O ponto de intervenção do poder sobre o corpo do indivíduo se dá, ao mesmo tempo,
como aprimoramento de suas potencialidades, como adestramento.
Foucault assevera que o que faz com que o poder seja mantido e aceito decorre do fato de
ele não trabalhar somente como uma intervenção negativa sobre os corpos (“uma força
que diz não”), mas sim porque além dessa característica não lhe é menos pertinente outra,
aquela que representa uma “rede produtiva que atravessa todo o corpo social”.

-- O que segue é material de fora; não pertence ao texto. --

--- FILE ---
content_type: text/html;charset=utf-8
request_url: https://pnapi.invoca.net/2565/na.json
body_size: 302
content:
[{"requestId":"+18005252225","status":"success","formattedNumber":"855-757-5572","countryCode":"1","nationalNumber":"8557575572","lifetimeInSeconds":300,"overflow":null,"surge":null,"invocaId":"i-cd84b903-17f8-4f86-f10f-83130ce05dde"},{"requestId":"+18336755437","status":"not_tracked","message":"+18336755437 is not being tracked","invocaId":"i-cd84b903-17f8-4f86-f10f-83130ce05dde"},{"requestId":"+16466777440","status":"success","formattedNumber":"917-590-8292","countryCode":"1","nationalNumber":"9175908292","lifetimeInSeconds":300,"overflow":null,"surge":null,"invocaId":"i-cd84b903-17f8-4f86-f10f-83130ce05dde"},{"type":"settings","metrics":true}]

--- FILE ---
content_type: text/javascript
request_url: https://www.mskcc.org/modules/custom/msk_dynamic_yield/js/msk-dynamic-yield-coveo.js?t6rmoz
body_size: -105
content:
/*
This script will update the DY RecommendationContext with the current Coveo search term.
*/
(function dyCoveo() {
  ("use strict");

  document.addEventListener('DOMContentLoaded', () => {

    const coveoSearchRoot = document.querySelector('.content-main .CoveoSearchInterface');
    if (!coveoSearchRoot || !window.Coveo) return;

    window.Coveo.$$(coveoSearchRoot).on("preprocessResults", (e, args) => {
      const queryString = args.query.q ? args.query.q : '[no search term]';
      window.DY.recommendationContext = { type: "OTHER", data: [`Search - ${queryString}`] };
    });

Antes que fosse aplicado o mecanismo do poder disciplinar sobre uma massa confusa e
desordenada de pessoas, não era possível a identificação de uma figura como o do louco ou
a do delinquente.
Tanto o exemplo do nascimento da prisão (fins do século XVIII) e do isolamento celular
do preso como o exemplo do nascimento do hospício, antes de destruir ou eliminar a
“especificidade da loucura” ou a figura do delinquente, representam, pelo contrário, as
condições de possibilidade para que a emergissem essas figuras.

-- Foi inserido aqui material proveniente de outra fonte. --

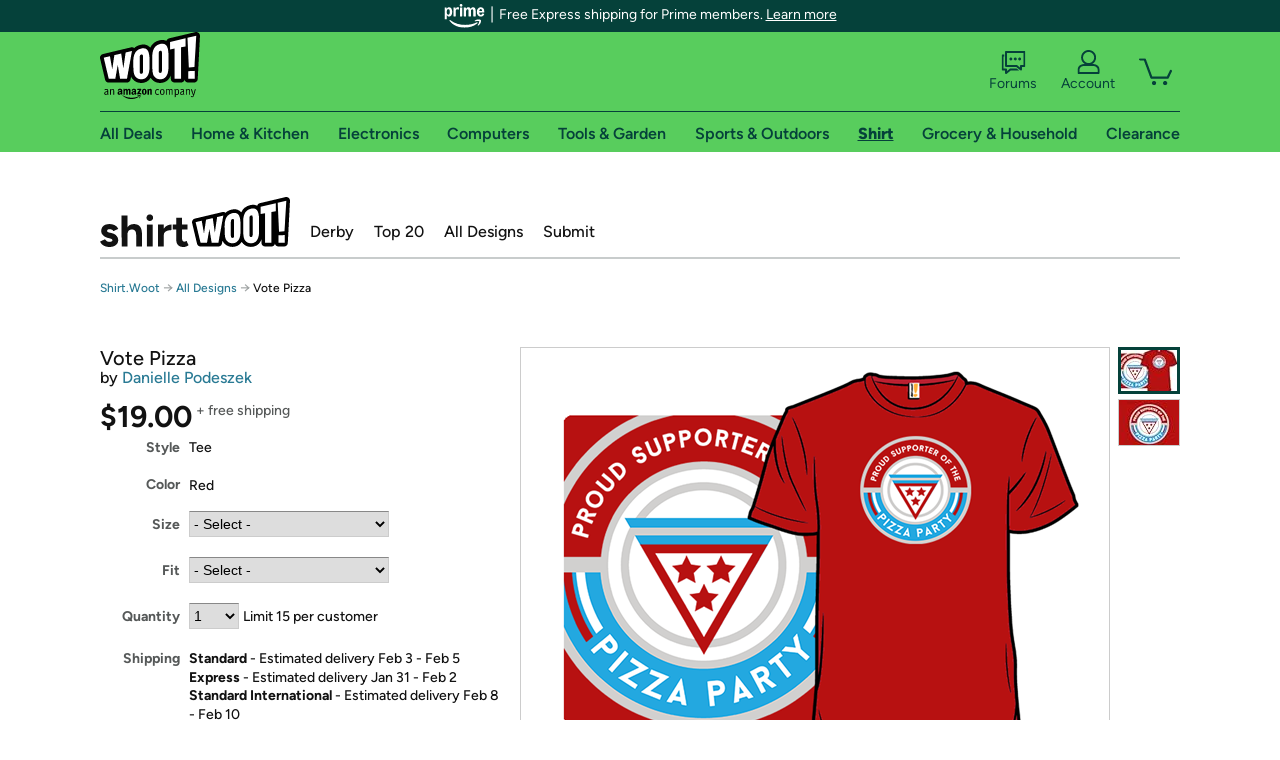

--- FILE ---
content_type: text/xml
request_url: https://sts.us-east-1.amazonaws.com/
body_size: 2042
content:
<AssumeRoleWithWebIdentityResponse xmlns="https://sts.amazonaws.com/doc/2011-06-15/">
  <AssumeRoleWithWebIdentityResult>
    <Audience>us-east-1:9d0ab28f-ed32-4a67-84b0-1a981cafd7fb</Audience>
    <AssumedRoleUser>
      <AssumedRoleId>AROAXUWV4ANCRI2ZNWFVN:cwr</AssumedRoleId>
      <Arn>arn:aws:sts::525508281157:assumed-role/RUM-Monitor-us-east-1-525508281157-0063818041461-Unauth/cwr</Arn>
    </AssumedRoleUser>
    <Provider>cognito-identity.amazonaws.com</Provider>
    <Credentials>
      <AccessKeyId>ASIAXUWV4ANC53P7CHIU</AccessKeyId>
      <SecretAccessKey>ASSjujYjl5Oq/kBhBL/gbQwIrf17HZc2tFYcoOza</SecretAccessKey>
      <SessionToken>IQoJb3JpZ2luX2VjEHgaCXVzLWVhc3QtMSJIMEYCIQDccb+ds/91MsvcQCvC80PWcV3OoSW9EIbCPuItS8ITmgIhANARQYRwv1SzvsmGH0szmHsyWElYLNNL+5zm/O+GyG94KoYDCEEQABoMNTI1NTA4MjgxMTU3IgwIu07p/qPB+VLDLVgq4wJALrWgh3p6NqnnvRmmmsOqv98HrRt2/0Hca83i4SeoD6Qa9cnwjEM2CsUJLd8Ro7HvIX1IXOF+eqR5SeMoxWd6nrsf6yhMgVPQ3X8I3hoZ4XkT/B/3SOEc06x0+Tx7MT8jsKb+KObZ+/zq8zhs99zJAU8qpkzu1W8iMkyngARkJLRx80AJqJL8zafdaT4yhnkFXphBxtIUsrbAG134MqdwEt7OKp9k/Suy57TPNyngiv49DAG9lWNOg6/mlP3Uh/P3ybslQpw9UiEw3Nz18k9CPY4VKUJPVcyqPhFMsmEmoDSUxIzogvGDGJLyxqNUj8Njka0jk14FTE/va4Hyph1AB7dA4gGxBxEW5VMz2vl1p+/xxLeM3dZwI+euno7tvHF2K66RZ2DqsSzfXgrhU2KE4yDZ/wWH3k/[base64]/r5yGdPh+vXXrGdSMnRZf1zyTi9Bhak57QYW3NU4gHYarw67x14N9fzdTJyQQ6SZpmrx6HfWLWS5vanjSZJjylAjxAdvqPJVQCP91tGJVEsjPrhYpC3mLWcsHEAFxRgaAKdnpl5MdEJU5AllJwwsuHgxx7cJVraeYPyMmwyXTb7p5Ofcvg2kNWCsE+XUc4=</SessionToken>
      <Expiration>2026-01-26T16:26:24Z</Expiration>
    </Credentials>
    <SubjectFromWebIdentityToken>us-east-1:7a5abc03-459b-ce29-db8b-084e159d449f</SubjectFromWebIdentityToken>
  </AssumeRoleWithWebIdentityResult>
  <ResponseMetadata>
    <RequestId>3c222083-b2da-40f6-9ab1-176a7969f7d7</RequestId>
  </ResponseMetadata>
</AssumeRoleWithWebIdentityResponse>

Pensado aqui não a partir da ideia do saber – considerado como ideia, pensamento,
fenômeno de consciência.
A relação teria sido posta em outros termos: “como se formaram os domínios de saber –
que foram chamados ciências humanas – a partir de práticas políticas disciplinares”, ou
seja, o saber aqui é considerado como “materialidade, como acontecimento”, como “peça
de um dispositivo político que, enquanto dispositivo, se articula com a estrutura
econômica”.
A cumplicidade será uma adjetivação para caracterizar essa relação entre poder e saber, na
medida em que as instituições estão ao lado do nascimento de saberes – como, por
exemplo, a escola estará ao lado do nascimento da pedagogia como domínio de saber, a
prisão estará ao lado do nascimento da criminologia e o hospício estará associado ao
nascimento da psiquiatria – e esses saberes, por sua vez, terão uma importância
fundamental para justificar e legitimar não só a existência dessas instituições como também
o exercício de poder decorrente de seu funcionamento.